2015-01-26T17:54:26Z

Philippe lhardy: /* Recommendation */

One [https://crypto.stanford.edu/~dabo/pubs/abstracts/ssl-client-bugs.html very common mistake] made by users of OpenSSL is to assume that OpenSSL will validate the hostname in the server's certificate. Currently, it does not, although a future version (1.1.0?) will include this functionality.

== Recommendation ==

(extracted from mailling list discussion answer from Viktor Dukhovni)

Starting with 1.0.2 version use '''X509_check_host()''' https://www.openssl.org/docs/crypto/X509_check_host.html interface

Wildcard support is configured via the flags documented for X509_check_host(), the two most frequently useful are:
* '''X509_CHECK_FLAG_NO_WILDCARDS'''
* '''X509_CHECK_FLAG_NO_PARTIAL_WILDCARDS'''

populate the X509_VERIFY_PARAMS with the desired hostname, and let the OpenSSL code call X509_check_host automatically.

This makes it easier to some day enable DANE TLSA support, because with DANE, name checks need to be skipped for DANE-EE(3) TLSA records, as the DNSSEC TLSA records provides the requisite name
binding instead.

Also with the X509_VERIFY_PARAM approach, name checks happen early, and for applications that don't continue handshakes with unauthenticated peers, terminate as early as possible.

There is an associated new X509 error code: '''X509_V_ERR_HOSTNAME_MISMATCH'''

== cUrl code ==

[https://github.com/iSECPartners/ssl-conservatory Here is some sample code] which shows how validating the hostname can be done. However, it does not handle wildcard certificates, so [http://archives.seul.org/libevent/users/Feb-2013/msg00043.html borrowing some code from cURL] might be one way to go.

for sake of simplicity i copied here the related code of last CURL reference :

<pre>
/* Obtained from: https://github.com/iSECPartners/ssl-conservatory */

/*
Copyright (C) 2012, iSEC Partners.

Permission is hereby granted, free of charge, to any person obtaining a copy of
this software and associated documentation files (the "Software"), to deal in
the Software without restriction, including without limitation the rights to
use, copy, modify, merge, publish, distribute, sublicense, and/or sell copies
of the Software, and to permit persons to whom the Software is furnished to do
so, subject to the following conditions:

The above copyright notice and this permission notice shall be included in all
copies or substantial portions of the Software.

◆ DESCRIPTION OF THE TASK:
Can you extract the part of the OpenSSL hostname validation page that runs from "This makes it" to "early as possible.", copying it word for word?

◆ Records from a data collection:
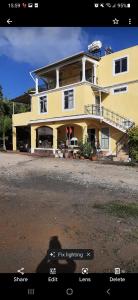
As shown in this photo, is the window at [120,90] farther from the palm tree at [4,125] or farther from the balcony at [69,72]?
the palm tree at [4,125]

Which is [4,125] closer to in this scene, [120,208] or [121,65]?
[121,65]

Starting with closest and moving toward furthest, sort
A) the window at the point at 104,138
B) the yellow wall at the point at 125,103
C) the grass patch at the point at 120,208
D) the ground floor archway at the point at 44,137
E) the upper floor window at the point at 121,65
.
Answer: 1. the grass patch at the point at 120,208
2. the yellow wall at the point at 125,103
3. the upper floor window at the point at 121,65
4. the window at the point at 104,138
5. the ground floor archway at the point at 44,137

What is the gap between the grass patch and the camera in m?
6.23

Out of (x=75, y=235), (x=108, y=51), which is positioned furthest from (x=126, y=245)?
(x=108, y=51)

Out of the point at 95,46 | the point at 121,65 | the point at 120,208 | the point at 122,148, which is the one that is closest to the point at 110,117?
the point at 122,148

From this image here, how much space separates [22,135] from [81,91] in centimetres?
1268

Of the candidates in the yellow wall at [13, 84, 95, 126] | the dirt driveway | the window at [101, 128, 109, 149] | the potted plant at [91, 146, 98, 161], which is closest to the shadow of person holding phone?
the dirt driveway
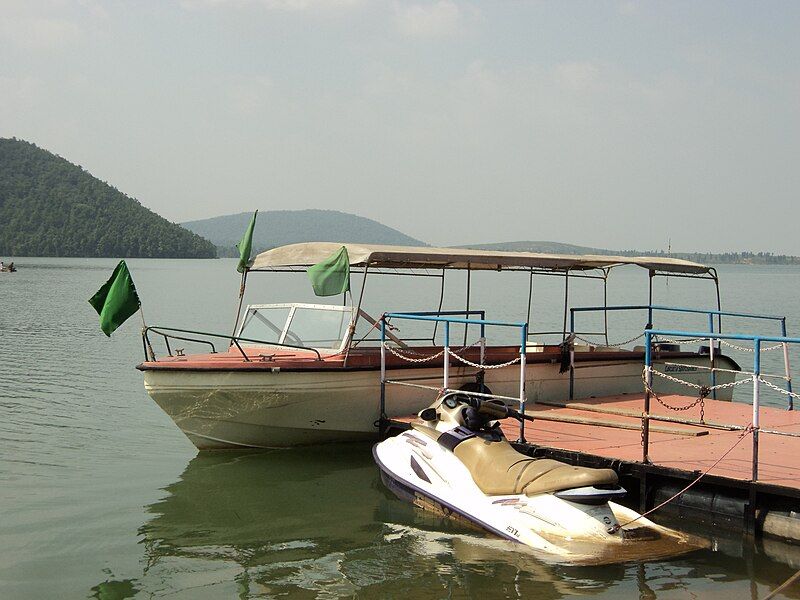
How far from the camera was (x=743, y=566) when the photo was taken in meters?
8.30

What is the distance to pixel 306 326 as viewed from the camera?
12961 mm

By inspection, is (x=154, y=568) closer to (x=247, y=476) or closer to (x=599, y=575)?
(x=247, y=476)

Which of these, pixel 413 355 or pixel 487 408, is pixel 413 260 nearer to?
pixel 413 355

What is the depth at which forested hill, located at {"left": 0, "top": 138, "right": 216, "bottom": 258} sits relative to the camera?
14738cm

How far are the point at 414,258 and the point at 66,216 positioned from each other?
153576 millimetres

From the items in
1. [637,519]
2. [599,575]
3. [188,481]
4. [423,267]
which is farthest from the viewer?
[423,267]

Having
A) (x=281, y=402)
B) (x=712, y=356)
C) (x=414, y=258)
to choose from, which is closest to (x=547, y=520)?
(x=281, y=402)

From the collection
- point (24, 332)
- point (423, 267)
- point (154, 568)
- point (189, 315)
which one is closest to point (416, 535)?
point (154, 568)

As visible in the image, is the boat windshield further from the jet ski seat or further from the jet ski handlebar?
the jet ski seat

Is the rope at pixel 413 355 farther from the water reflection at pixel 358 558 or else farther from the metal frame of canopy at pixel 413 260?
the water reflection at pixel 358 558

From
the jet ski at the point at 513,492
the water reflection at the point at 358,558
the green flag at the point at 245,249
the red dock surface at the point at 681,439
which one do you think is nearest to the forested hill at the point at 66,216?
the green flag at the point at 245,249

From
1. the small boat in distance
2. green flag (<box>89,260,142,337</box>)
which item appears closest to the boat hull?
the small boat in distance

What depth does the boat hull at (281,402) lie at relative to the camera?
11.4m

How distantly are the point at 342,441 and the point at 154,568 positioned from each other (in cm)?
441
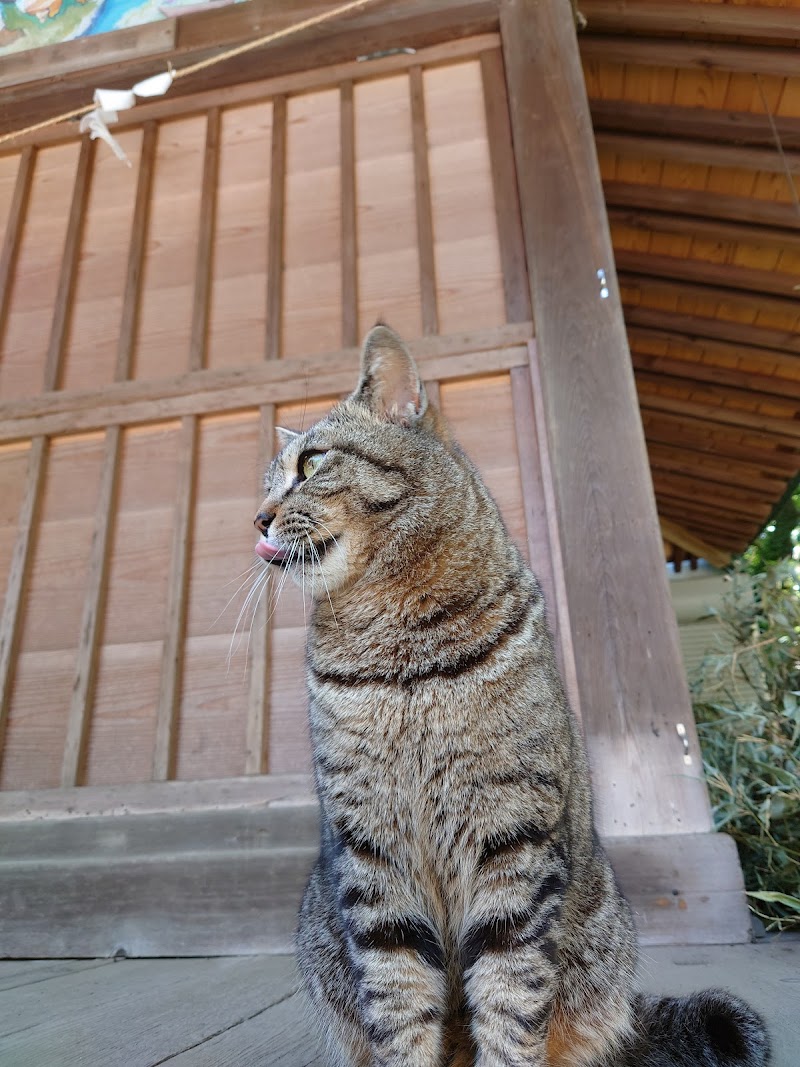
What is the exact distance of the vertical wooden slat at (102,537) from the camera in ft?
8.07

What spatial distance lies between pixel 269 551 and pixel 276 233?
2.18 m

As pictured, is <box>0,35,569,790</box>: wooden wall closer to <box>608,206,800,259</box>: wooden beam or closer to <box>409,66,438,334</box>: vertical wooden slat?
<box>409,66,438,334</box>: vertical wooden slat

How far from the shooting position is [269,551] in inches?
52.4

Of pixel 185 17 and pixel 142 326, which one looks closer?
pixel 142 326

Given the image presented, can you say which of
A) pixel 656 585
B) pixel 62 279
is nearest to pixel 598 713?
pixel 656 585

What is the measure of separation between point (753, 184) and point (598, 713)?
3.60 m

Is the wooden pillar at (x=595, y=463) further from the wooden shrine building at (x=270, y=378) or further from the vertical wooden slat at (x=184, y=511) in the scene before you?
the vertical wooden slat at (x=184, y=511)

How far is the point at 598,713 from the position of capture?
7.07 feet

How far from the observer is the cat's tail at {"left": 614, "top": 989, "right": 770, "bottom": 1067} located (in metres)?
0.99

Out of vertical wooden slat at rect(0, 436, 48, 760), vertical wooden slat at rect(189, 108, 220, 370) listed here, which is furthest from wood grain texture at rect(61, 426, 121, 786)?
vertical wooden slat at rect(189, 108, 220, 370)

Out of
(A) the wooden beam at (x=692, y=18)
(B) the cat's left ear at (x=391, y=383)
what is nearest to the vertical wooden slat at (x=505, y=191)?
(A) the wooden beam at (x=692, y=18)

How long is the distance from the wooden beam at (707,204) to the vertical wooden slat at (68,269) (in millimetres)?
3086

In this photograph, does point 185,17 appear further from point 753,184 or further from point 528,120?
point 753,184

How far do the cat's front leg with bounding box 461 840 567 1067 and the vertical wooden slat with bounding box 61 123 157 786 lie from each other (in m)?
1.84
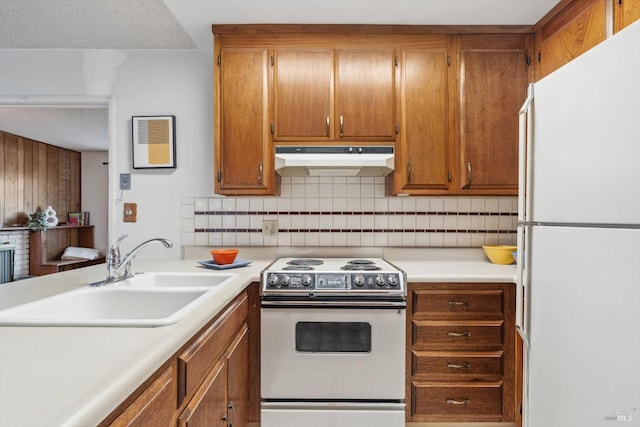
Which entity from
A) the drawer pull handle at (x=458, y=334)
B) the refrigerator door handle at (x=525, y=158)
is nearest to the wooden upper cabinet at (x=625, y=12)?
the refrigerator door handle at (x=525, y=158)

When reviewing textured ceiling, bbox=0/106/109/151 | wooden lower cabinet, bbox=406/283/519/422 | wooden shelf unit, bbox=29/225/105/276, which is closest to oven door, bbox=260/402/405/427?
wooden lower cabinet, bbox=406/283/519/422

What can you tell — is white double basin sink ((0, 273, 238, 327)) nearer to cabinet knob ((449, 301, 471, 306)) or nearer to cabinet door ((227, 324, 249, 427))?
cabinet door ((227, 324, 249, 427))

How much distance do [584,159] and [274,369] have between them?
61.2 inches

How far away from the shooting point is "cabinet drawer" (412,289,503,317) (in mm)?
1949

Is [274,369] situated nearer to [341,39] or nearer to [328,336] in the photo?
[328,336]

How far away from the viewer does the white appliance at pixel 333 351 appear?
6.18 feet

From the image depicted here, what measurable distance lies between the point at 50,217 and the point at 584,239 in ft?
22.7

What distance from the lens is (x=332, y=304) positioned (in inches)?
74.5

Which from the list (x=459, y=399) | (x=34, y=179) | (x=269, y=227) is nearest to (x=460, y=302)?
(x=459, y=399)

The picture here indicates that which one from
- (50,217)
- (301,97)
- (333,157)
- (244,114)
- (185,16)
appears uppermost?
(185,16)

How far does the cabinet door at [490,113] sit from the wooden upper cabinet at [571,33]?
0.38ft

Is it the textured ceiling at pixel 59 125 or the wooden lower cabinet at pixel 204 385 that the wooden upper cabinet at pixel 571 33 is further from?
the textured ceiling at pixel 59 125

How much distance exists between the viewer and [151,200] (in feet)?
8.32

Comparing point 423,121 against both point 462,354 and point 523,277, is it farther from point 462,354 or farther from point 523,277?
point 462,354
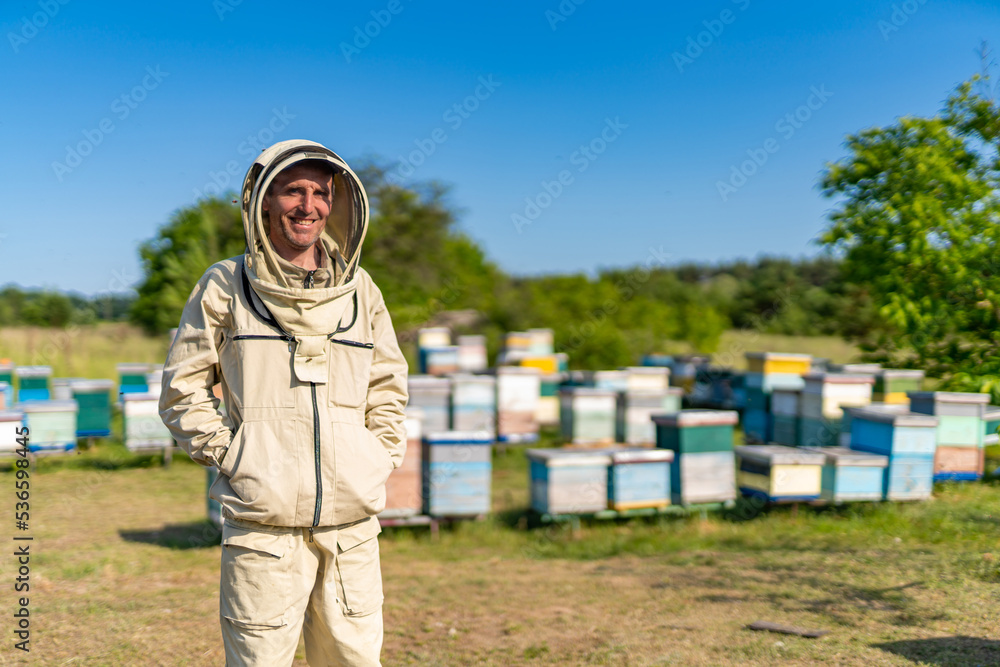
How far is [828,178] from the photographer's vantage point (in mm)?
10516

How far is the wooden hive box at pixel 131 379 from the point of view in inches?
440

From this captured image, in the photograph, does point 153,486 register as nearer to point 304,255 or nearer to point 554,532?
point 554,532

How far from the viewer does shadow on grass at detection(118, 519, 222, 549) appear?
262 inches

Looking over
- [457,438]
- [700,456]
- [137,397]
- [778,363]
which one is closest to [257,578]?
[457,438]

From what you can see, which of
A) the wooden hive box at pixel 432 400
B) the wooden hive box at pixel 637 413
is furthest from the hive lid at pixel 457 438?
the wooden hive box at pixel 637 413

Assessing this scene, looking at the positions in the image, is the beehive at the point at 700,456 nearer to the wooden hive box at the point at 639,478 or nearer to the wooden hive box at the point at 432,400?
the wooden hive box at the point at 639,478

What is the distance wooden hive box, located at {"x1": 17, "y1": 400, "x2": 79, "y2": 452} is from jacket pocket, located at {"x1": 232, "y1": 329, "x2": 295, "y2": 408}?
824cm

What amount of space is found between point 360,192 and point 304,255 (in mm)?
284

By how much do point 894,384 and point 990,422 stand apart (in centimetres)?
161

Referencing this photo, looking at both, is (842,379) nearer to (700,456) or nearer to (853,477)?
(853,477)

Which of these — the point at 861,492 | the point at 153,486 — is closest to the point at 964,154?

◆ EXERCISE SOLUTION:
This makes it easier to some day enable DANE TLSA support, because with DANE, name checks need to be skipped for DANE-EE(3) TLSA records, as the DNSSEC TLSA records provides the requisite name
binding instead.

Also with the X509_VERIFY_PARAM approach, name checks happen early, and for applications that don't continue handshakes with unauthenticated peers, terminate as early as possible.